## start Source document

Why are 'talking heads' on TV endorsing Buffett? - The 5 Minute WrapUp by Equitymaster
Investing in India - 5 Minute WrapUp by Equitymaster

Why are 'talking heads' on TV endorsing Buffett? 

A  A  A
In this issue:
» Should young investors hold a lot of cash?
» A new benchmark lending rate for Indian banks
» Why the US Fed is wrong about gold...
» Why India could find a new ally in Japan...
» ...and more!

The high decibel opinions of the so called 'talking heads' on television have hardly been of much consequence. Those who follow such opinions on investing have by now got convinced about the lack of conviction in the judgments. Most of the experts tend to change their opinion on the markets with startling regularity. As for the investors who follow their investment tips, the experience has always been harrowing. Little wonder then that more than half of the country's roughly 2 crore demat accounts have been inactive over the past year. And most retail investors who have exited the stock markets have vowed never to return! For the talking heads, unfortunately, their trading tips now have few takers.

## end Source document

▶ Given problem 1
Print the stretch of the Equitymaster newsletter from "Why are 'talking heads' on TV endorsing Buffett? - The" through "ally in Japan...".
The newsletter has no connection to the rows that come after it.

## start Material for this task

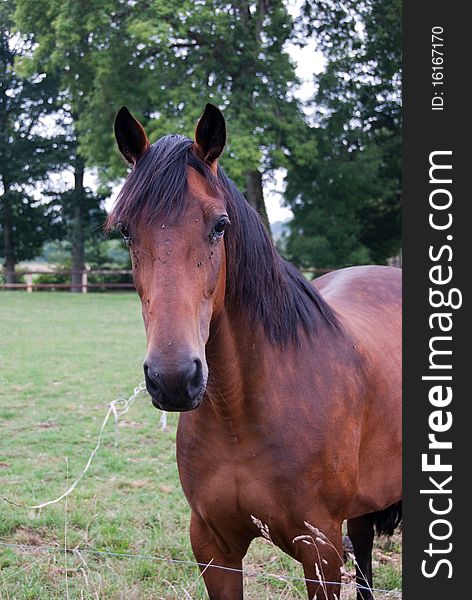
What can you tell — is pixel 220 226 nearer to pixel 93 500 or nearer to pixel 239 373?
pixel 239 373

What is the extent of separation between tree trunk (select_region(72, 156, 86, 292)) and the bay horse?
2416 cm

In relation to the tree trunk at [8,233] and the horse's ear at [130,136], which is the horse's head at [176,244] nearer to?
the horse's ear at [130,136]

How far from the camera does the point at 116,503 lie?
4.24 m

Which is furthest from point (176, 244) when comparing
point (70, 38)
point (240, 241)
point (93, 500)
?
point (70, 38)

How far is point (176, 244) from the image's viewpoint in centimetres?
173

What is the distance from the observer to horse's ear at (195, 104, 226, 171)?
1.91 meters

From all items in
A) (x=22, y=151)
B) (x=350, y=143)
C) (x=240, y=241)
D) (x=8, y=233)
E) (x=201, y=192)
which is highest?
(x=22, y=151)

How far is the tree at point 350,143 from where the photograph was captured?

## end Material for this task

▶ Given problem 2
In the rows, from the line containing "In relation to" through the end of the rows, replace "tree" with "oak" and leave everything else unchanged. Return only those lines.

▶ Correct answer 1
Why are 'talking heads' on TV endorsing Buffett? - The 5 Minute WrapUp by Equitymaster
Investing in India - 5 Minute WrapUp by Equitymaster

Why are 'talking heads' on TV endorsing Buffett? 

A  A  A
In this issue:
» Should young investors hold a lot of cash?
» A new benchmark lending rate for Indian banks
» Why the US Fed is wrong about gold...
» Why India could find a new ally in Japan...

▶ Correct answer 2
In relation to the oak trunk at [8,233] and the horse's ear at [130,136], which is the horse's head at [176,244] nearer to?
the horse's ear at [130,136]

How far from the camera does the point at 116,503 lie?
4.24 m

Which is furthest from point (176, 244) when comparing
point (70, 38)
point (240, 241)
point (93, 500)
?
point (70, 38)

How far is point (176, 244) from the image's viewpoint in centimetres?
173

What is the distance from the observer to horse's ear at (195, 104, 226, 171)?
1.91 meters

From all items in
A) (x=22, y=151)
B) (x=350, y=143)
C) (x=240, y=241)
D) (x=8, y=233)
E) (x=201, y=192)
which is highest?
(x=22, y=151)

How far is the oak at point 350,143 from where the photograph was captured?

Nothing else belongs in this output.